We have now entered the month of June, the month of the Most Sacred Heart of Jesus, formed out of the Immaculate Heart of Mary. A consecration to the twin hearts of Jesus and Mary will help us to see in the suffering and the disabled an opportunity to serve others as we would serve Our Lord Himself, never counting the cost, understanding that a bit of self-sacrifice in this life might merit us the crown of eternal glory in the next if we persevere until our dying breaths in states of sanctifying grace. We need to have the compassion of the Sacred Heart of Jesus on those who suffer and are disabled, not a corporate, bottom-line mentality that deprives them of the basic human right to food and water or, worse yet, subjects them to pills or injections that are designed to kill them.

A Catholic must be taught from the youngest years of life to be prepared for the moment of his death, which can come at a time when we least expect it or after years of suffering. We must remember, though, that nothing we suffer is the equal of the pain that just one of our venial sins imposed upon Our Lord in His Sacred Humanity on the wood of the Holy Cross. The grace won for us on that same Holy Cross is sufficient for us to deal with whatever suffering we are asked to bear. No matter if it be Cerebral Palsy or Parkinson's Disease or Multiple Sclerosis or the after-effects of a severe heart attack or a stroke, a Catholic understands that he is to give all of his suffering freely to Our Lady's Sorrowful and Immaculate Heart as her consecrated slave, making frequent use of the Sacred Tribunal of Penance and spending time before her Divine Son's Real Presence, wherein beats the Most Sacred Heart Itself.

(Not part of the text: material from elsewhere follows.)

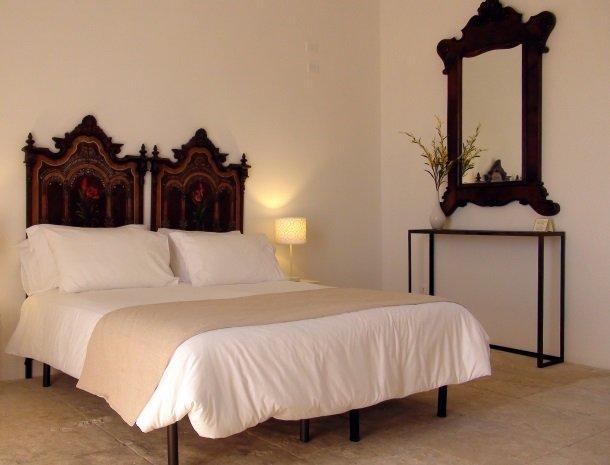 baglio-siciliamo-noto-sicilie-slaapkamer-bed.jpg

Killers are at large in the world. They wear white coats and they bear impressive credentials. We must commend these utilitarians to the Immaculate Heart of Mary and to the Sacred Heart of Jesus, praying that they will be converted to follow the courageous and loving example of authentic Catholics in the medical profession, men and women who understand the difference between dying well and doing anything, whether by omission or commission, that kills an innocent human being, men and women who see in each human life, from the moment of fertilization to the time of natural death, the very image of the Blessed Trinity.

Cor Jesu Sacratissimum, miserere nobis.

Cor Jesu Sacratissimum, miserere nobis.

Cor Jesu Sacratissimum, miserere nobis.

Immaculate Heart of Mary, pray for us.